• [Available data]
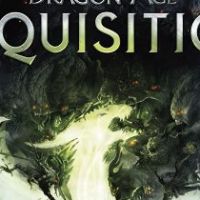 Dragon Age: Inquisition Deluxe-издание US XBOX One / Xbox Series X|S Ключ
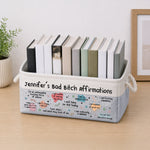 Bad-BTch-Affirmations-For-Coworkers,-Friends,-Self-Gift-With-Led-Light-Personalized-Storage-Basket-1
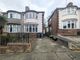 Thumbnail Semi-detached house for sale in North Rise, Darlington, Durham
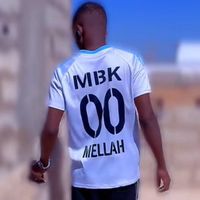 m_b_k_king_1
* * *
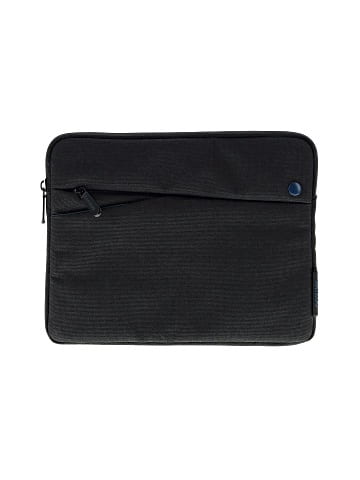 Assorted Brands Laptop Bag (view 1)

• [Exercise aim]
Extract, word for word, the entries between the one holding "Dragon Age: Inquisition" and the one holding "Thumbnail Semi-detached house", both included. Leave the pictures out.

• [Task output]
 Dragon Age: Inquisition Deluxe-издание US XBOX One / Xbox Series X|S Ключ
 Bad-BTch-Affirmations-For-Coworkers,-Friends,-Self-Gift-With-Led-Light-Personalized-Storage-Basket-1
 Thumbnail Semi-detached house for sale in North Rise, Darlington, Durham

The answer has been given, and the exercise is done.